### JOBS
1. In the passage on the study's qualitative methods, recast the paragraph beginning "The qualitative methods of the study included" as a concise bulleted list that retains its main facts.
2. According to the passage on the study's qualitative methods, what materials were analyzed and decoded for emerging themes?
3. Reproduce the part of the passage on the study's qualitative methods starting with "The qualitative methods" and going on through "for emerging themes.".

The qualitative methods of the study included informal observations of pre-service teachers during the methods course taught for the semester, questionnaire-guided narrative interviews, informal discussions, and informal interviews that were either initiated by the pre-service teacher during or after class or by the professor (the researcher in this study). The interviews were usually in response to questions by pre-service teachers regarding their own personal concerns, experiences, background, assignments, and mathematical teaching practices. However, pre-service teachers were asked specific interview questions throughout the research period (See Appendix C for Interview Questions). Field notes and audio recordings of interviews and discussions were used and analyzed and decoded for emerging themes.

### DATA LISTING
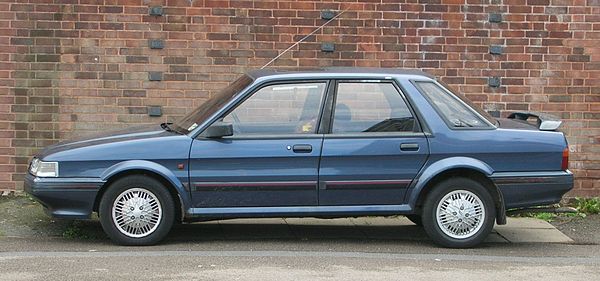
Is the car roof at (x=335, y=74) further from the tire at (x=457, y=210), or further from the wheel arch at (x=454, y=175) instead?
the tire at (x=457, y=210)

---

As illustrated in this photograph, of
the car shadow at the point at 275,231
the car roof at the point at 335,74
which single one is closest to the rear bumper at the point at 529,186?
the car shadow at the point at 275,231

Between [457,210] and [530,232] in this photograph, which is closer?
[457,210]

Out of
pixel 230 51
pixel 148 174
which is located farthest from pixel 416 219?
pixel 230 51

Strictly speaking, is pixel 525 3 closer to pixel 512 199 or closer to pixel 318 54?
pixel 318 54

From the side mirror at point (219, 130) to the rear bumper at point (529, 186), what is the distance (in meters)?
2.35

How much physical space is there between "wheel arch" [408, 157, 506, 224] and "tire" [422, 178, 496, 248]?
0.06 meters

### SOLVED TASKS
1.
- Methods: informal observations of pre-service teachers during the semester's methods course, questionnaire-guided narrative interviews, informal discussions, and informal interviews.
- The informal interviews were initiated either by a pre-service teacher, during or after class, or by the professor, who was the researcher.
- Interviews usually responded to pre-service teachers' questions about their personal concerns, experiences, background, assignments, and mathematical teaching practices.
- Specific interview questions were also asked throughout the research period (listed in Appendix C).
- Field notes and audio recordings of interviews and discussions were analyzed and decoded for emerging themes.

2. Field notes and audio recordings of interviews and discussions.

3.
The qualitative methods of the study included informal observations of pre-service teachers during the methods course taught for the semester, questionnaire-guided narrative interviews, informal discussions, and informal interviews that were either initiated by the pre-service teacher during or after class or by the professor (the researcher in this study). The interviews were usually in response to questions by pre-service teachers regarding their own personal concerns, experiences, background, assignments, and mathematical teaching practices. However, pre-service teachers were asked specific interview questions throughout the research period (See Appendix C for Interview Questions). Field notes and audio recordings of interviews and discussions were used and analyzed and decoded for emerging themes.